Greenwich Music Festival

Press

from the Greenwich Time, January 2008

Greenwich Music Festival wins national award

Adverturesome programming has earned The Greenwich Music Festival an award from Chamber Music America.

At its annual conference in New York City last week CMA presented the ASCAP Award for adventuresome program to Greenwich Music Festival founder Ted Huffman. The award honors excellence and innovation within the field of chamber music. Past recipients include the Chamber Music Society of Lincoln Center, the Aspen Music Festival, and the Santa Fe Chamber Music Festival. The Greenwich Music Festival is the first and only organization in the state of Connecticut to receive this coveted national prize.

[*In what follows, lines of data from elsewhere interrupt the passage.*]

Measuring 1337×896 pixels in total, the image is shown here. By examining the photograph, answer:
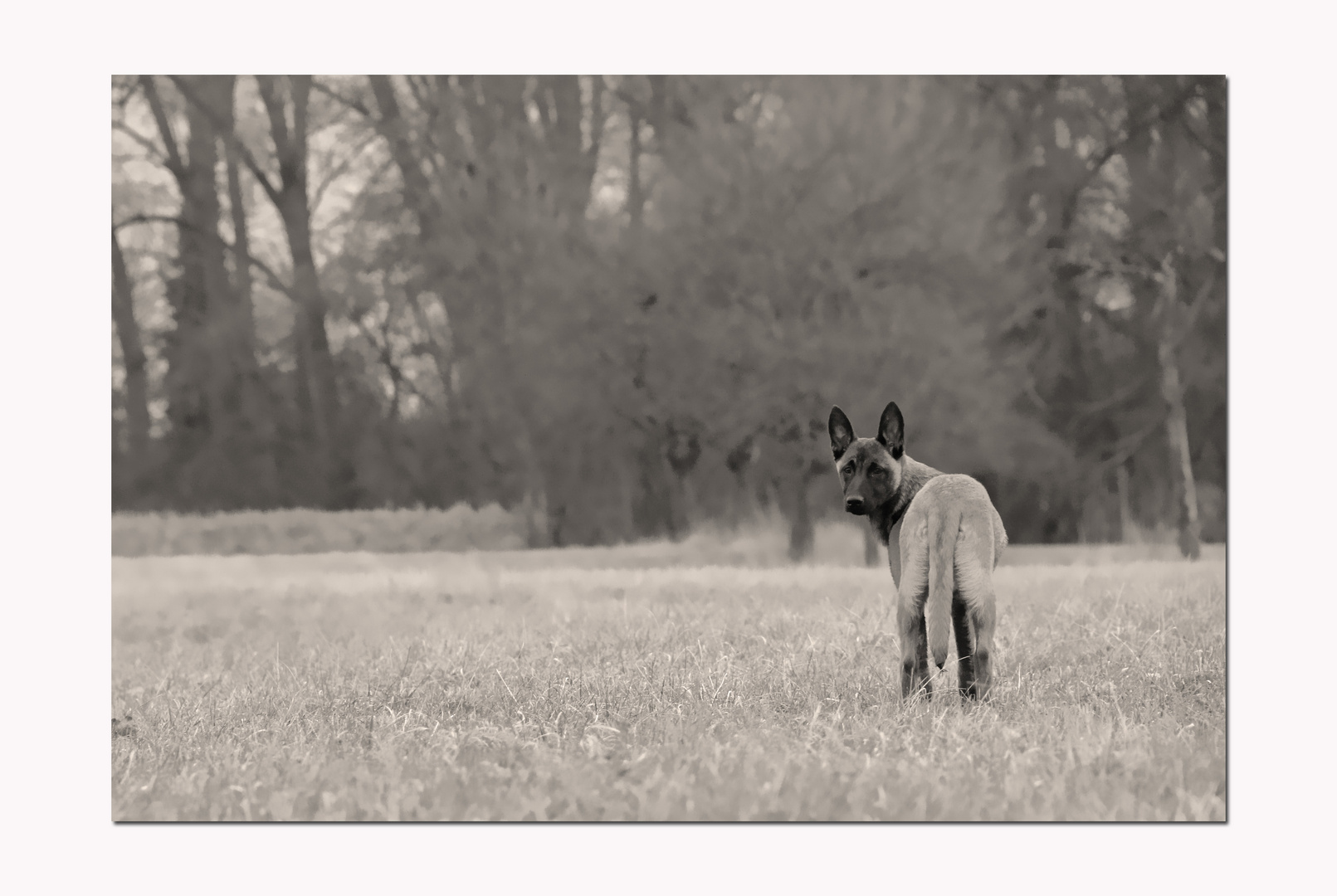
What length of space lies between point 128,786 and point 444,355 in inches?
229

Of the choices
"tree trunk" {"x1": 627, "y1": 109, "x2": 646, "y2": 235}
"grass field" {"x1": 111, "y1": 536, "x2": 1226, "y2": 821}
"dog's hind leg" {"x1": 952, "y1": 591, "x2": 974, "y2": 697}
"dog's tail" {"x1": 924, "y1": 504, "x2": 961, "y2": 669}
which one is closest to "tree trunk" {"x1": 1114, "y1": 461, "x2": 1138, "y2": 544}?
"grass field" {"x1": 111, "y1": 536, "x2": 1226, "y2": 821}

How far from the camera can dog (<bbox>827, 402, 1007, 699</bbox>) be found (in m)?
4.26

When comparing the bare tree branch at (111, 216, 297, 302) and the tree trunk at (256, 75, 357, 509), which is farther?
the tree trunk at (256, 75, 357, 509)

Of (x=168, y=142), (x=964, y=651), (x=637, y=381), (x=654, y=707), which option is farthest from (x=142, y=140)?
(x=964, y=651)

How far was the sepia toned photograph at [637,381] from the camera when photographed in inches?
246

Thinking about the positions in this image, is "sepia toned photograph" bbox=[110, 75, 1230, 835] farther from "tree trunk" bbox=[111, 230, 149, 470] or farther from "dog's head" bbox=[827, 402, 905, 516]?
"dog's head" bbox=[827, 402, 905, 516]

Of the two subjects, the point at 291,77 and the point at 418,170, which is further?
the point at 418,170

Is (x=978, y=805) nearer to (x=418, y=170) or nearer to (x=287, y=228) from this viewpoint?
(x=287, y=228)

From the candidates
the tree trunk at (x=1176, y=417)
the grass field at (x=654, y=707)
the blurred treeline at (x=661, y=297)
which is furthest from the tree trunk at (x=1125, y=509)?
the grass field at (x=654, y=707)

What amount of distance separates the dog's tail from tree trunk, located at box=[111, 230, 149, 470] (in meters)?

"It is a great honor, and the first national recognition for the work we are doing in town," said Huffman, a Greenwich native and festival artistic director. "We set out from the start to build something truly ground-breaking and dynamic. Too often in this country we operate under the assumption that leadership and innovation in the arts has to originate in urban centers like New York. Greenwich, with its combination of highly-educated audiences, generous arts patrons, and excellent musical training in schools has proven an ideal place for our artists to live, share, and create."

The award, sponsored jointly by Chamber Music America and The American Society of Composers, Authors, and Publishers, is decided each year by a jury of industry leaders. The Greenwich Music Festival was chosen as this year's festival recipient along with the Music Series at Los Angeles County Museum of Art (LACMA). Both Huffman and representatives from Los Angeles participated in panel discussion about innovative programming and the importance of new music.

"It was a wonderful feeling to know we had been chosen along with an organization (Los Angeles County Museum of Art) that has been in existence for decades and has a vastly larger budget," Huffman also said. "We're also proud of the humble way we began and the rate at which we have grown. The first festivalheld just four years ago in 2004 - was produced with funds from the artists themselves. There were no salaries. We all wanted to be here. We all wanted to create this."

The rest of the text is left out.